Element Call Configuration Difference
mSzyfr config.json
{
"matrix_rtc_session": {
"delayed_leave_event_delay_ms": 90000,
"delayed_leave_event_restart_local_timeout_ms": 10000,
"delayed_leave_event_restart_ms": 4000,
"membership_event_expiry_ms": 7200000,
"network_error_retry_ms": 100,
"wait_for_key_rotation_ms": 5000
}
}
Element X config.json
{
"matrix_rtc_session": {
"wait_for_key_rotation_ms": 5000,
"delayed_leave_event_restart_ms": 4000,
"delayed_leave_event_delay_ms": 18000
}
}
mSzyfr has more RTC session parameters and a 90-second delayed leave (vs 18 seconds) — suggesting a tuned deployment for government call infrastructure with longer session keepalive.

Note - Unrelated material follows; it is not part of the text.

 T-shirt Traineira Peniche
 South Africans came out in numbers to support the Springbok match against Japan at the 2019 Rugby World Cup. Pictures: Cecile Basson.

6. Architectural Differences
| Feature | mSzyfr | Element X | Impact |
|---|
| Push notifications |
Firebase → matrix.komunikator.narodowy.gov.pl |
Firebase → matrix.org / UnifiedPush |
mSzyfr routes pushes through government gateway |
| Crash reporting (Sentry) |
REMOVED |
Present (libsentry.so) |
mSzyfr doesn't send crash data to Element's Sentry |
| Bug reporting (Rageshake) |
References to rageshakes.element.io in strings |
rageshakes.element.io |
May still report to Element unless server-side blocked |
| License check |
com.pairip.licensecheck.LicenseActivity |
Same |
Both use Google Play license verification |
| Element Call bundle |
Different JS bundle hashes, more config params |
Different JS bundle, fewer config params |
Different versions of Element Call bundled |
| Native symbol stripping |
UNSTRIPPED (413K symbols) |
STRIPPED (0 symbols) |
mSzyfr leaks all Rust internal function names |
| R8 / ProGuard |
ENABLED |
DISABLED |
mSzyfr obfuscates Java, ElementX does not |
7. Security Observation
Paradoxical Security Posture: NASK applied R8 obfuscation to the Java/Kotlin layer (hiding 12,882 class names) — but left the native Rust library completely unstripped, exposing 413,457 internal symbol names totaling 25.1 MB. This means a reverse engineer can read every Rust function name in the Matrix SDK, including internal cryptographic routines, protocol handlers, and data structures. The Java obfuscation is cosmetic when the native layer is wide open. Element X (the consumer app) does the opposite — no Java obfuscation but a properly stripped native library.
Methodology & Limitations
This comparison uses SHA-256 hashes for byte-level identity, readelf for ELF section analysis, nm for symbol counting, and androguard for DEX class/string extraction. The 16% Jaccard class overlap is artificially low due to R8 obfuscation in mSzyfr — the true code overlap cannot be measured without NASK's ProGuard mapping file. Native library size differences are explained by debug symbols and compiler version differences. All data was extracted directly from the provided APK files, with no assumptions or interpolation.